His comment was met with total disdain from his ex-wife. ‘Get the cups out. They're over there.'

In ordinary circumstances Marcie would have grinned to see her father meekly obeying his ex-wife. But she couldn't stop worrying about her grandmother and Garth.

‘I'll go and ask the neighbours if they've seen Garth.'

The cold air pinched at her face. She'd left her coat inside so shivered and wrapped her arms around herself.

She got as far as the gate and looked up and down the road. What she saw made her catch her breath. ‘Gran!'

Her grandmother was in her wheelchair being pushed along the road, a bundle of things wrapped in a cardigan sat on her lap. Garth was pushing the wheelchair. He waved. So did the little girl skipping along beside the wheelchair muffled up in a duffle coat, a bobble hat and a thick scarf that hid half her face.

‘Garth! Annie!'

On seeing her half-sister, Annie tried to hurry. The duffle coat was too big for her, impeding her
quickened steps. Marcie guessed it belonged to one of the boys but wasn't intending to ask questions. She was feeling relieved but also in need of hearing an explanation.

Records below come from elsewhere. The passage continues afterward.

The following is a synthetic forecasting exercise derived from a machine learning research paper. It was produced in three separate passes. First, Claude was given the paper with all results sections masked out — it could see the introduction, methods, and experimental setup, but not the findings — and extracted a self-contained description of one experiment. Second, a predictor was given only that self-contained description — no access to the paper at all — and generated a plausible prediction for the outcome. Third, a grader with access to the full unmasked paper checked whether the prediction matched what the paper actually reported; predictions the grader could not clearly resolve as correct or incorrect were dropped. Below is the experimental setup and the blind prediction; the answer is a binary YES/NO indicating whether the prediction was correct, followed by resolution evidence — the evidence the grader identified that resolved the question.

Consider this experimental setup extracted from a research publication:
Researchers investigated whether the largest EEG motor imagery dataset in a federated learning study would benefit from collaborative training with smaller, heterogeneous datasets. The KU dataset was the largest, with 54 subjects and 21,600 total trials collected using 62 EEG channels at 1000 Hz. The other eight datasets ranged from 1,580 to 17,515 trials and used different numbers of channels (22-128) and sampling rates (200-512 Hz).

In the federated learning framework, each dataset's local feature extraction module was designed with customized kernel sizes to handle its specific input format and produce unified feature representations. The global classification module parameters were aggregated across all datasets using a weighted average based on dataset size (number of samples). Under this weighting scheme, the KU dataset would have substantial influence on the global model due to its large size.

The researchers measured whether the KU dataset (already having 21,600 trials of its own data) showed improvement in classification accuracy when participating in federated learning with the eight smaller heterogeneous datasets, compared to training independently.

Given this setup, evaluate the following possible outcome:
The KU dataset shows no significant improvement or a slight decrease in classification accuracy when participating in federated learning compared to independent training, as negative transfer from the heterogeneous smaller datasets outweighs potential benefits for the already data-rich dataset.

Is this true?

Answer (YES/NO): YES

‘Granny escaped,' Annie said excitedly.

‘Marcie!'

Rosa Brooks sounded all in. She also looked tiny in the iron-framed chair.

‘Annie found Garth waiting outside,' Rosa explained.

Marcie felt a lump come to her throat.

‘Ma!' On hearing Marcie's shout, her father had come out to see what all the fuss was about. He ran to his mother, bending low over her so he could see into her face. ‘What you doing here, Ma?'

‘I want to go inside.'

‘It's cold,' Marcie said to her father. ‘Can you manage, Garth?'

Her father gave Garth a hand whilst Marcie caught hold of Annie's cold fingers.

As they entered the kitchen, Sam looked startled to see her old mother-in-law being wheeled in. No one had mentioned that she was there.

Rosa was fussed over. She explained how Garth had got her down the stairs all by himself.

‘I couldn't stay there any longer.'

‘You should have waited until I got here,' said Marcie. ‘Isn't that why you phoned me?'

‘No. It's about the boys.' She went on to explain that they were stealing from her purse.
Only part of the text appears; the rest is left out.